MIAMI - The ultimate underdogs, they ain’t. Not anymore. The Saints are Super Bowl champions now.
Who Dat? Try Drew Brees, Sean Payton and a team that has reversed its embarrassing past, carrying an entire city to the top with it.
Put away those paper bags forever.
Brees and the Saints rallied to upset Peyton Manning and the Indianapolis Colts 31-17 Sunday night in one of pro football’s most thrilling title games.
“We just believed in ourselves and we knew that we had an entire city and maybe an entire country behind us,” said Brees, the game’s MVP. “What can I say? I tried to imagine what this moment would be like for a long time, and it’s better than expected.”
But not something many expected from these descendants of the hapless Aints, who were 5-point underdogs.
“Four years ago who ever thought this would be happening when 85 percent of the city was under water from (Hurricane) Katrina,” Brees said. “Most people not knowing if New Orleans would ever come back or if the organization and the team would come back. ... This is the culmination of that belief and that faith.”

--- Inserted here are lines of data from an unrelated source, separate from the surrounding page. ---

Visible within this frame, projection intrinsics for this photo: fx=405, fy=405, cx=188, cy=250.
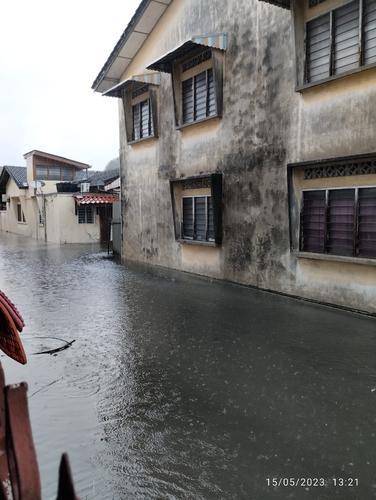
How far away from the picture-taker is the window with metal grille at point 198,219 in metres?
10.8

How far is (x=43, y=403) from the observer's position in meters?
4.12

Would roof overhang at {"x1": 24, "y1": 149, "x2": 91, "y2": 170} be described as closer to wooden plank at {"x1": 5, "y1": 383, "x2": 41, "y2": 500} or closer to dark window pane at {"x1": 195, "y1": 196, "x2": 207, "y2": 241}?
dark window pane at {"x1": 195, "y1": 196, "x2": 207, "y2": 241}

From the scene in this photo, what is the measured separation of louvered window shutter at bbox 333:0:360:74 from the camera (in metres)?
6.88

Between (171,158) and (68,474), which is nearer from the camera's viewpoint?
(68,474)

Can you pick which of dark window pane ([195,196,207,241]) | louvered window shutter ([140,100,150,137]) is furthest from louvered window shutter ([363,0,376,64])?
louvered window shutter ([140,100,150,137])

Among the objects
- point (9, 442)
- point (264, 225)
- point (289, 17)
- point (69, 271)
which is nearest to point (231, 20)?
point (289, 17)

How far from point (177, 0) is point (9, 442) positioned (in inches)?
501

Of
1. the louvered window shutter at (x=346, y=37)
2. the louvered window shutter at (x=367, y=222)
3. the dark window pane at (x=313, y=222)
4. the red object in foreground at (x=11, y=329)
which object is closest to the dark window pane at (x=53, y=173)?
the dark window pane at (x=313, y=222)

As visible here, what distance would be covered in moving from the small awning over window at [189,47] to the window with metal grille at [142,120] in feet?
5.97

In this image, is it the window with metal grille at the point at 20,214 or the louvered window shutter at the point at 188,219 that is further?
the window with metal grille at the point at 20,214

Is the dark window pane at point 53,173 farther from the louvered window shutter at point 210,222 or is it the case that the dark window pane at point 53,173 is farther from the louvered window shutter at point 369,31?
the louvered window shutter at point 369,31

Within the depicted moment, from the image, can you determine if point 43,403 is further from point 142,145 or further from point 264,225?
point 142,145

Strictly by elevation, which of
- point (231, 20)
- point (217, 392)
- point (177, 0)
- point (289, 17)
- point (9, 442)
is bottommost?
point (217, 392)

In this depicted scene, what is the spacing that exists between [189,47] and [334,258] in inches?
257
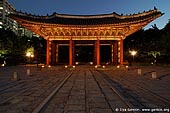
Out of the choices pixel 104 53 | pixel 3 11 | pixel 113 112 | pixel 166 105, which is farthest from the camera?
pixel 3 11

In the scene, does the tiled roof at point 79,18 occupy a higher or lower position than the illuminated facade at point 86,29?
higher

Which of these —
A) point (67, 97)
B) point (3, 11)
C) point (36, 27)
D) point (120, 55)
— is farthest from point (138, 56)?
point (3, 11)

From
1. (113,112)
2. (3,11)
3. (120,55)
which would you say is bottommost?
(113,112)

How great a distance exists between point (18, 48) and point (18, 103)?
46.2 metres

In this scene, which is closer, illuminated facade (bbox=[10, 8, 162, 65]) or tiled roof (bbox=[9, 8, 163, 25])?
illuminated facade (bbox=[10, 8, 162, 65])

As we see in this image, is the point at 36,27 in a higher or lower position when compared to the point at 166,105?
higher

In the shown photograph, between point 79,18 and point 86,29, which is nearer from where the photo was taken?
point 86,29

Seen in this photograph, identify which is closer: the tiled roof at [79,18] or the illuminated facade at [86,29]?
the illuminated facade at [86,29]

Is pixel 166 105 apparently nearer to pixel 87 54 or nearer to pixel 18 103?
pixel 18 103

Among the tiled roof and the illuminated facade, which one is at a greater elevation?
the tiled roof

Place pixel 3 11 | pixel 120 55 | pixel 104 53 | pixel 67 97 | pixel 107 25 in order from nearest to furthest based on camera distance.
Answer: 1. pixel 67 97
2. pixel 107 25
3. pixel 120 55
4. pixel 104 53
5. pixel 3 11

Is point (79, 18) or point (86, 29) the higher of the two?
point (79, 18)

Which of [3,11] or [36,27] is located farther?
[3,11]

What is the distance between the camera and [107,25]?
30.6 metres
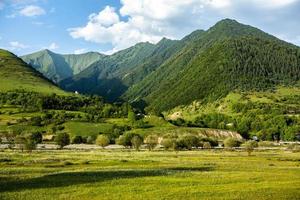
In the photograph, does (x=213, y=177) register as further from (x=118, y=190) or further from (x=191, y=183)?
(x=118, y=190)

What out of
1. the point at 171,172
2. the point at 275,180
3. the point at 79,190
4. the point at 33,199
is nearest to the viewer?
the point at 33,199

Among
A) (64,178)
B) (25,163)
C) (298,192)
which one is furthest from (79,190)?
(25,163)

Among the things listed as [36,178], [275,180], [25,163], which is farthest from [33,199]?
[25,163]

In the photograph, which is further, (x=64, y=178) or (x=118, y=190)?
(x=64, y=178)

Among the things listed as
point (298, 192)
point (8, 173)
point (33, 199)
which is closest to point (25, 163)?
point (8, 173)

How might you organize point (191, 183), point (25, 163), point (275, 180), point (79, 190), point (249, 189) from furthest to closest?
point (25, 163) < point (275, 180) < point (191, 183) < point (249, 189) < point (79, 190)

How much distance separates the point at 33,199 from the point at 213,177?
32987 millimetres

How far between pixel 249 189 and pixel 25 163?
2193 inches

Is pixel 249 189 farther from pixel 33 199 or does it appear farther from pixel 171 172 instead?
pixel 33 199

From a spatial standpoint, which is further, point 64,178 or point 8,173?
point 8,173

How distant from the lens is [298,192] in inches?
2382

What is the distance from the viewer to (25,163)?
101875mm

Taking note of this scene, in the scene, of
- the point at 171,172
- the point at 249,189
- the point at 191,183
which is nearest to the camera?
the point at 249,189

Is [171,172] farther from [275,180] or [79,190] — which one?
[79,190]
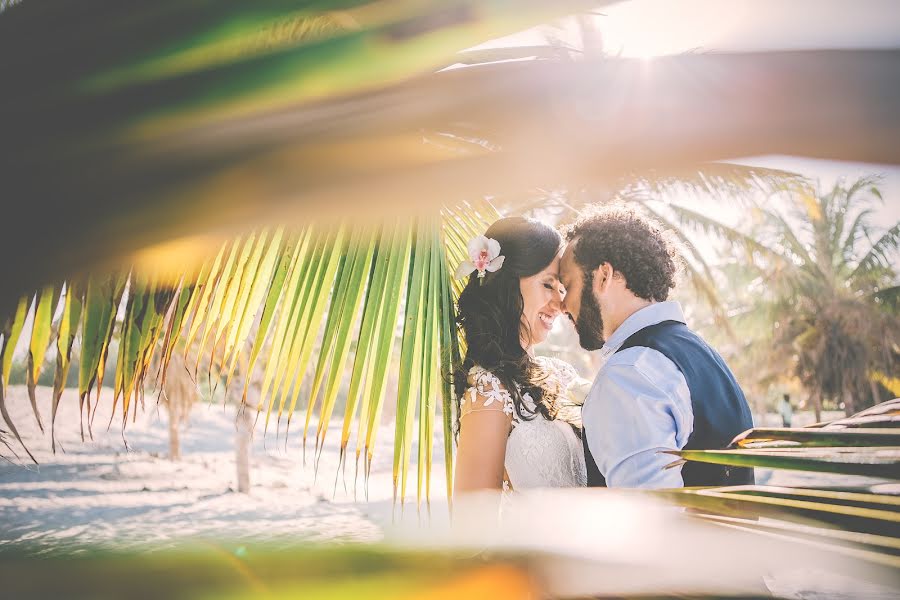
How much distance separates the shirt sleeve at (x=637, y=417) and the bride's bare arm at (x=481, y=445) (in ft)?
1.54

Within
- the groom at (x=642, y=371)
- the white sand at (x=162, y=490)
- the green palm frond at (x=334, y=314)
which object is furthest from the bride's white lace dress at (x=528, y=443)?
the white sand at (x=162, y=490)

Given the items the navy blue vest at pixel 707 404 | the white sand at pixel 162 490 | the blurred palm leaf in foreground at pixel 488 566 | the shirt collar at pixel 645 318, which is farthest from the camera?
the white sand at pixel 162 490

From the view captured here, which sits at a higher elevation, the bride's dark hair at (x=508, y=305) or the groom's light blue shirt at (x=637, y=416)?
the bride's dark hair at (x=508, y=305)

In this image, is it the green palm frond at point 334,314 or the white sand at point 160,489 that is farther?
the white sand at point 160,489

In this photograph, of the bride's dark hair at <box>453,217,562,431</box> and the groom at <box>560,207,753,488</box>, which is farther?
the bride's dark hair at <box>453,217,562,431</box>

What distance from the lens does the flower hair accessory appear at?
251 cm

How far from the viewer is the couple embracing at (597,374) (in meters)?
1.87

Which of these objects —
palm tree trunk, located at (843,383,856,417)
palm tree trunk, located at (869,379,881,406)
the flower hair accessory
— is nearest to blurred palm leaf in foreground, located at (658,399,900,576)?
the flower hair accessory

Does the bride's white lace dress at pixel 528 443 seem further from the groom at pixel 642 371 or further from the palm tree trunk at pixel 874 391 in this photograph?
the palm tree trunk at pixel 874 391

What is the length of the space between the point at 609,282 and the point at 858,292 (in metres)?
24.6

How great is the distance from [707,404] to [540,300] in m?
0.96

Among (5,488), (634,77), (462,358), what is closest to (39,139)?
(634,77)

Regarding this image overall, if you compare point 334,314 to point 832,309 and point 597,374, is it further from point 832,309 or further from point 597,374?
point 832,309

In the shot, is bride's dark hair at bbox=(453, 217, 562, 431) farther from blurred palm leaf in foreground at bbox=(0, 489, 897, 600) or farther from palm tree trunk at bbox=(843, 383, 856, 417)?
palm tree trunk at bbox=(843, 383, 856, 417)
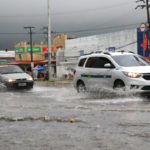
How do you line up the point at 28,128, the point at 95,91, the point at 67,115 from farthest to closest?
1. the point at 95,91
2. the point at 67,115
3. the point at 28,128

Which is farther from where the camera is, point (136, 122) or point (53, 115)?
point (53, 115)

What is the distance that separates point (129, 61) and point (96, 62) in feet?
4.70

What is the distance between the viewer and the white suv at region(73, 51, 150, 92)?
11.1 metres

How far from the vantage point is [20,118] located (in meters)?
7.34

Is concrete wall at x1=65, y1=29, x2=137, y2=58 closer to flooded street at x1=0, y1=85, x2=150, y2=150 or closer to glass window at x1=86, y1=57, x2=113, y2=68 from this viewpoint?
glass window at x1=86, y1=57, x2=113, y2=68

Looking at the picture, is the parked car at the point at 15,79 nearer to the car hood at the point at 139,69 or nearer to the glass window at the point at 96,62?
the glass window at the point at 96,62

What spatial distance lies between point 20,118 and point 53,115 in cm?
82

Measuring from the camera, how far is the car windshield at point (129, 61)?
12102 millimetres

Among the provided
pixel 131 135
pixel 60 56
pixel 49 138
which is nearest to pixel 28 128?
pixel 49 138

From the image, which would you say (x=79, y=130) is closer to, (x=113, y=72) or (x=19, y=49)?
(x=113, y=72)

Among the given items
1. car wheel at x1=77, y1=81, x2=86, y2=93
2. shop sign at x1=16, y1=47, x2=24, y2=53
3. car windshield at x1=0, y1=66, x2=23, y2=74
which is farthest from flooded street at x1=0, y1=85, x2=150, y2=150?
shop sign at x1=16, y1=47, x2=24, y2=53

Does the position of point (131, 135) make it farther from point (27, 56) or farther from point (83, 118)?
point (27, 56)

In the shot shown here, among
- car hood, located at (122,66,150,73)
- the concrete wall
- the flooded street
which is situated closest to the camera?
the flooded street

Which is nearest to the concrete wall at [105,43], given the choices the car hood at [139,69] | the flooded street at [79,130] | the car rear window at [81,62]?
the car rear window at [81,62]
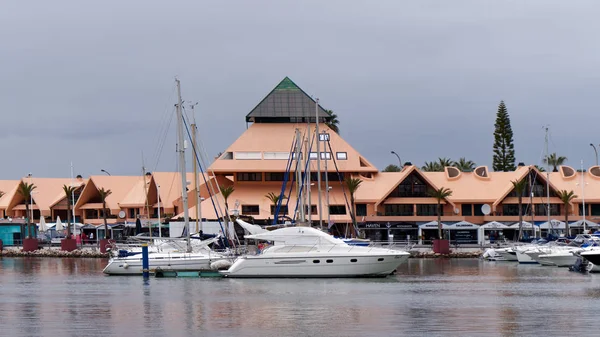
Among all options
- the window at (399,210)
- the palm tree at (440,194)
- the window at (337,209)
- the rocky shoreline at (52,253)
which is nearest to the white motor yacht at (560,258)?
the palm tree at (440,194)

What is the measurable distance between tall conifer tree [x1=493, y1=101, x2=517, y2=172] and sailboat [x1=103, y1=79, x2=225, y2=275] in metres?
68.4

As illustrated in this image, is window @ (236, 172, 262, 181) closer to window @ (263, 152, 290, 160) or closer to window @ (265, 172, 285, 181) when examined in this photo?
window @ (265, 172, 285, 181)

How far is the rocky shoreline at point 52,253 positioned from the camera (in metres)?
92.2

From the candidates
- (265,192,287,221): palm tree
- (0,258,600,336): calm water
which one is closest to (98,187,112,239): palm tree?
(265,192,287,221): palm tree

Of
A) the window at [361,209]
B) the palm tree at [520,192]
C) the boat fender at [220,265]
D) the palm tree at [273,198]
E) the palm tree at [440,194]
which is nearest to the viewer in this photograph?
the boat fender at [220,265]

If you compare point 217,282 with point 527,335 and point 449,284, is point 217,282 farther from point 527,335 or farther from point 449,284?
point 527,335

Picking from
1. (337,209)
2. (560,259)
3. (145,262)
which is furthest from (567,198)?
(145,262)

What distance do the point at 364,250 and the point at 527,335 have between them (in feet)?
74.7

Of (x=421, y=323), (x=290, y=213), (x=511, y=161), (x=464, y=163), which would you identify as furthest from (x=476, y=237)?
(x=421, y=323)

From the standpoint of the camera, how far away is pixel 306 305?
44250 millimetres

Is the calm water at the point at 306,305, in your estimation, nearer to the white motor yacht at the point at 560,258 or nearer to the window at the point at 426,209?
the white motor yacht at the point at 560,258

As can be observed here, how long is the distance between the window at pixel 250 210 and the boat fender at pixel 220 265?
39363 millimetres

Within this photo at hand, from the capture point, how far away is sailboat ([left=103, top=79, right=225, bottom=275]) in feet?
200

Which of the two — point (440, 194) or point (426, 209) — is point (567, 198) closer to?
point (440, 194)
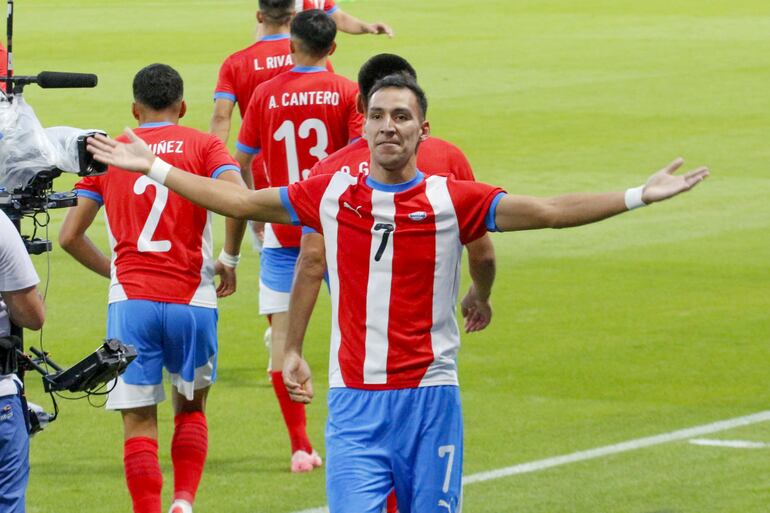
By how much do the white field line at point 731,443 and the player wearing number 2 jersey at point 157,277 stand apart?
2.87m

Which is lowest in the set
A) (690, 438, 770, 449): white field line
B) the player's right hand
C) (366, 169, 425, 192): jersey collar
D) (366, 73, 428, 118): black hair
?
(690, 438, 770, 449): white field line

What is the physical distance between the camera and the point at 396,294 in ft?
21.1

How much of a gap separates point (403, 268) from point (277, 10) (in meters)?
5.57

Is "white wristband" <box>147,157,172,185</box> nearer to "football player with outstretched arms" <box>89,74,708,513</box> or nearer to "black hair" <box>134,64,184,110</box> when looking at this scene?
"football player with outstretched arms" <box>89,74,708,513</box>

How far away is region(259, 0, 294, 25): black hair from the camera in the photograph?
11.7 metres

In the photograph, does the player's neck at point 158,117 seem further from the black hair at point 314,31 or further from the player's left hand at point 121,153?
the player's left hand at point 121,153

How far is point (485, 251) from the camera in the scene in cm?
751

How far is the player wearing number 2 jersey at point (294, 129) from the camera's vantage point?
33.1 ft

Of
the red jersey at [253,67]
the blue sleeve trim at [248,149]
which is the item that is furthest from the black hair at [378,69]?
the red jersey at [253,67]

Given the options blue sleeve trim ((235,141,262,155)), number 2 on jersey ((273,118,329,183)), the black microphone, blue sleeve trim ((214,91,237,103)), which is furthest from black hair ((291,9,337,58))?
the black microphone

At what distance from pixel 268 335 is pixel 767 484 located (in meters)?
4.16

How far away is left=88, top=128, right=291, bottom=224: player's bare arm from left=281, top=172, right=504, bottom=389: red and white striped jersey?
10.4 inches

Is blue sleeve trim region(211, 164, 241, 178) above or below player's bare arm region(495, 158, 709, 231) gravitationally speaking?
below

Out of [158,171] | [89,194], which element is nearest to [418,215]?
[158,171]
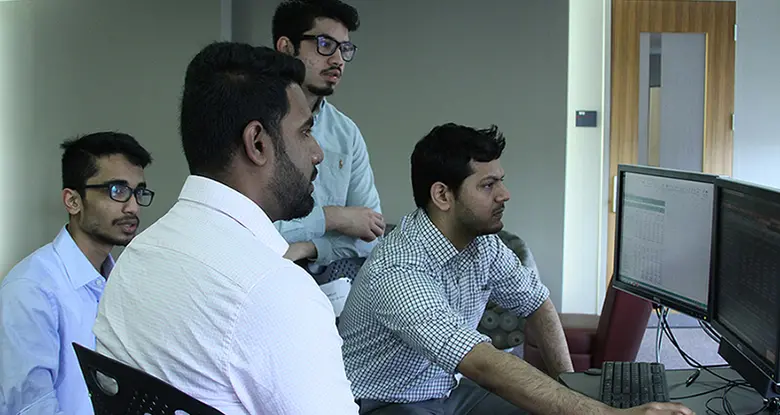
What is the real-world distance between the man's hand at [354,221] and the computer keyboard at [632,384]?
2.53 feet

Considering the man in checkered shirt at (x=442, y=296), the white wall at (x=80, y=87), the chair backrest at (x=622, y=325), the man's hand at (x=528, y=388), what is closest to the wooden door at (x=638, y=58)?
the chair backrest at (x=622, y=325)

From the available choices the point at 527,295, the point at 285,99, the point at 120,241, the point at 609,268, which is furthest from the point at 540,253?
the point at 285,99

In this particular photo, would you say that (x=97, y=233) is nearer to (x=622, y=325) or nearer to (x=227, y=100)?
(x=227, y=100)

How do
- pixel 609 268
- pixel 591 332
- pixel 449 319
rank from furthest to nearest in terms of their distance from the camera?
pixel 609 268 → pixel 591 332 → pixel 449 319

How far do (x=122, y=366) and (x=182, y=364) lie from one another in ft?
0.25

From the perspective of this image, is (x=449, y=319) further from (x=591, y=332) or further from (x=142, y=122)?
(x=142, y=122)

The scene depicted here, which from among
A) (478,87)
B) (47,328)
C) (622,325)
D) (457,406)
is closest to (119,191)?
(47,328)

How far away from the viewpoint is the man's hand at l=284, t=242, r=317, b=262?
7.23 ft

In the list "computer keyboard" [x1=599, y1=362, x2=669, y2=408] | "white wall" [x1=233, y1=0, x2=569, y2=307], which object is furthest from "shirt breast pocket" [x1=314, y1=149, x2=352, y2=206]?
"white wall" [x1=233, y1=0, x2=569, y2=307]

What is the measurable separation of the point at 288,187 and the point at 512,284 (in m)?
1.27

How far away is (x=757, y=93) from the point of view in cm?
554

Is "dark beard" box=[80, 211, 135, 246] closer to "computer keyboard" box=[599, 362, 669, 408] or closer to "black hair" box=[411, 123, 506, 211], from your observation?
"black hair" box=[411, 123, 506, 211]

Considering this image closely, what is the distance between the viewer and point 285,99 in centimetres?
122

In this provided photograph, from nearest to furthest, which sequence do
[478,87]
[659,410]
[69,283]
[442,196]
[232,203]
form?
[232,203]
[659,410]
[69,283]
[442,196]
[478,87]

A surprise onside kick sparked the Saints’ second-half comeback. Their 25th-ranked defense made several key stops, and Tracy Porter’s 74-yard interception return on a pass from Manning clinched it.
Manning tried to give chase, but was blocked by a New Orleans defender and fell awkwardly as the cornerback raced by. The four-time NFL MVP forlornly walked to the sideline as the Big Easy celebrations began.
“It’s time for the Saints to celebrate,” he said. “It’s their field and it’s their championship.”
Porter’s pick, just as dramatic as his interception of Brett Favre’s pass to force overtime in the NFC title game, was the game’s only turnover. It’s one Manning will forever regret.
The Saints (16-3) won three postseason games this winter after winning only two in the previous 42 years. They beat Arizona, Minnesota and Indianapolis (16-3) — all division winners — for their first title, scoring 107 points and allowing only 59.
“We weren’t the Aints,” Porter said. “We were a team of destiny, a team that can make big plays.”
The championship came 4½ years after Katrina ravaged New Orleans, making the Saints nomads for the 2005 season. There even was some doubt they would return, but the NFL refused to abandon the city. The Superdome was repaired and the Saints won the NFC South in ’06, their first season with Brees and Payton.
Payton held the Vince Lombardi Trophy high over his head and ran into the end zone toward several hundred fans chanting the Saints’ rally cry: “Who dat, who dat, who dat say gonna beat dem Saints?”
Nobody can say it now.
“Everybody back in New Orleans gets a piece of this trophy,” he said.
“I think I could kiss him,” owner Tom Benson said.
“I just told our guys you’ve got to make me look good on this,” Payton said. “That really becomes like a turnover.”
Looking like the NFL’s most potent offense, the Saints seized the opportunity to take their first lead. It came on Pierre Thomas’ brilliant 16-yard run with a screen pass, capped by a dive into the end zone.
Manning simply shrugged, found Dallas Clark for 45 yards on a 76-yard drive, and Joseph Addai used a spin move a figure skater would envy to score from the 4.
But that was it for Indy.
“I certainly know how it was three years ago when we won,” Manning said. “I know the people of New Orleans and the Saints have that same feeling right now.”